超参数优化

hyper_parameter_optimizer.py 示例脚本展示了超参数优化（HPO），这是通过使用ClearML自动化的。

设置优化搜索策略

优化需要一个搜索策略，以及一个搜索策略优化器类来实现该策略。

可以使用以下搜索策略：

Optuna 超参数优化 - automation.optuna.OptimizerOptuna。有关 Optuna 的更多信息，请参阅 Optuna 文档。
BOHB - automation.hpbandster.OptimizerBOHB.

BOHB通过将Hyperband搜索的速度与贝叶斯优化的指导和收敛保证相结合，在大规模上执行稳健且高效的超参数优化。

ClearML 使用 HpBandSter 的 bohb.py 实现了 BOHB 自动化。有关 HpBandSter BOHB 的更多信息，请参阅 HpBandSter 文档。
超参数策略的随机均匀采样 - automation.RandomSearch
每个超参数组合的完整网格采样策略 - automation.GridSearch。
自定义 - 使用自定义类并从ClearML自动化基础策略类继承，SearchStrategy

选择的搜索策略类将稍后传递给automation.HyperParameterOptimizer对象。

示例代码尝试导入OptimizerOptuna作为搜索策略。如果未安装clearml.automation.optuna，则尝试导入OptimizerBOHB。如果未安装clearml.automation.hpbandster，则使用RandomSearch作为搜索策略。

try:
    from clearml.automation.optuna import OptimizerOptuna  # noqa
    aSearchStrategy = OptimizerOptuna
except ImportError as ex:
    try:
        from clearml.automation.hpbandster import OptimizerBOHB  # noqa
        aSearchStrategy = OptimizerBOHB
    except ImportError as ex:
        logging.getLogger().warning(
            'Apologies, it seems you do not have \'optuna\' or \'hpbandster\' installed, '
            'we will be using RandomSearch strategy instead')

**练习目标:**
根据原文回答：
1. ClearML 使用 HpBandSter 的哪个文件实现了 BOHB 自动化？
2. 对每个超参数组合进行完整网格采样的策略对应哪个类？
3. 在示例代码中，如果 clearml.automation.hpbandster 未安装，会使用什么作为搜索策略？
作答时只以原文为依据。

**收集数据:**
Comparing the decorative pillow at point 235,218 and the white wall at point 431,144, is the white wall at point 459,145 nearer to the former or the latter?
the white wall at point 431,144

**本题解答:**
1. bohb.py
2. automation.GridSearch
3. RandomSearch